### DATASET
──────────────────────────────

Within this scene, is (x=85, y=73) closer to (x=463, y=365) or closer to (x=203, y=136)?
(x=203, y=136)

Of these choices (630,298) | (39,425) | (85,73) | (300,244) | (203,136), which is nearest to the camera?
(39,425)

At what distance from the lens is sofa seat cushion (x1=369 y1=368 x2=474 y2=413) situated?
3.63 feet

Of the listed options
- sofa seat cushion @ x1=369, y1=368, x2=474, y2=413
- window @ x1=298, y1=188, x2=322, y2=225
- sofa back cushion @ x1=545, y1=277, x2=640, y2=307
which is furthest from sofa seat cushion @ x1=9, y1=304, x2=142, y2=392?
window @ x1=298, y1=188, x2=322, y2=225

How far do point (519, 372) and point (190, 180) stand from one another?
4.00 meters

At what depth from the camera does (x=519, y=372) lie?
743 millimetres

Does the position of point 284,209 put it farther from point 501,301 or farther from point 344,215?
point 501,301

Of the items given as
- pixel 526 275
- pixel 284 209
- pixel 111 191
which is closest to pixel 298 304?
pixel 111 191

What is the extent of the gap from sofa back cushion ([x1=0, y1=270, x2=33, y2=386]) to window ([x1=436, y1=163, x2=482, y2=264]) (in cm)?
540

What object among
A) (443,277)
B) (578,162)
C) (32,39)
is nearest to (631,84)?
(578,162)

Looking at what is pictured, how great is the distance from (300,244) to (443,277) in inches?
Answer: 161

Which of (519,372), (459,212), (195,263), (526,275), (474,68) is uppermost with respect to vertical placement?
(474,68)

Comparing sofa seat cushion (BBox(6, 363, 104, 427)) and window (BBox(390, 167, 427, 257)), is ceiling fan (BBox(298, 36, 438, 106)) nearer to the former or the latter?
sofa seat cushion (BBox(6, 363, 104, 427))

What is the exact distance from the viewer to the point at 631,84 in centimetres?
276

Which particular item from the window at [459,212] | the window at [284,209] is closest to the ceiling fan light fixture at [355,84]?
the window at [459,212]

──────────────────────────────

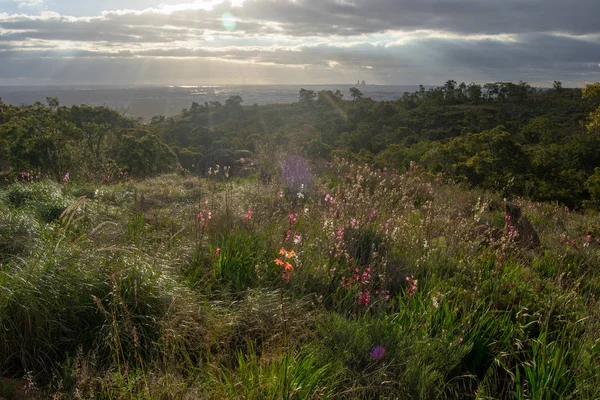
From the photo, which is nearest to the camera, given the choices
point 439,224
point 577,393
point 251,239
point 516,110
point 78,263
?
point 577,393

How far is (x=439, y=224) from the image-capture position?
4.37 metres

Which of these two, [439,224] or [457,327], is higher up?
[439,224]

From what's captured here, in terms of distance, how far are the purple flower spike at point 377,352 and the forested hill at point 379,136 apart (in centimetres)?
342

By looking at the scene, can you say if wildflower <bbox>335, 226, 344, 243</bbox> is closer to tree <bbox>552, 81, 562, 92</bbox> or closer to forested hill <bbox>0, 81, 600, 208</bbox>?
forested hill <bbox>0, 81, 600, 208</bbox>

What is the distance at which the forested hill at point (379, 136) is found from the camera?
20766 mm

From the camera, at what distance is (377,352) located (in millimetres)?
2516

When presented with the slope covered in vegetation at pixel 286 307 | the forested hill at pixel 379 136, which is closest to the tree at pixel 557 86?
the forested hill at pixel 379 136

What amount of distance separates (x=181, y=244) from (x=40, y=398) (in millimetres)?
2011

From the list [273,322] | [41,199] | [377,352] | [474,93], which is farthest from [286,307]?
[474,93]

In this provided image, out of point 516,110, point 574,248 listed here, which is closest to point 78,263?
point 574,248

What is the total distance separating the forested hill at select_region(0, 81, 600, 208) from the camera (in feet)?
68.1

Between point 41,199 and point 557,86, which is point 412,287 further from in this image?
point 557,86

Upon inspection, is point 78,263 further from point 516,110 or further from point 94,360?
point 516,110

──────────────────────────────

### TASK TO CARRY OUT
Count the lines above that contain the string "centimetres", matching case exactly. Reply with the number alone.

### RESULT OF THIS EXERCISE
2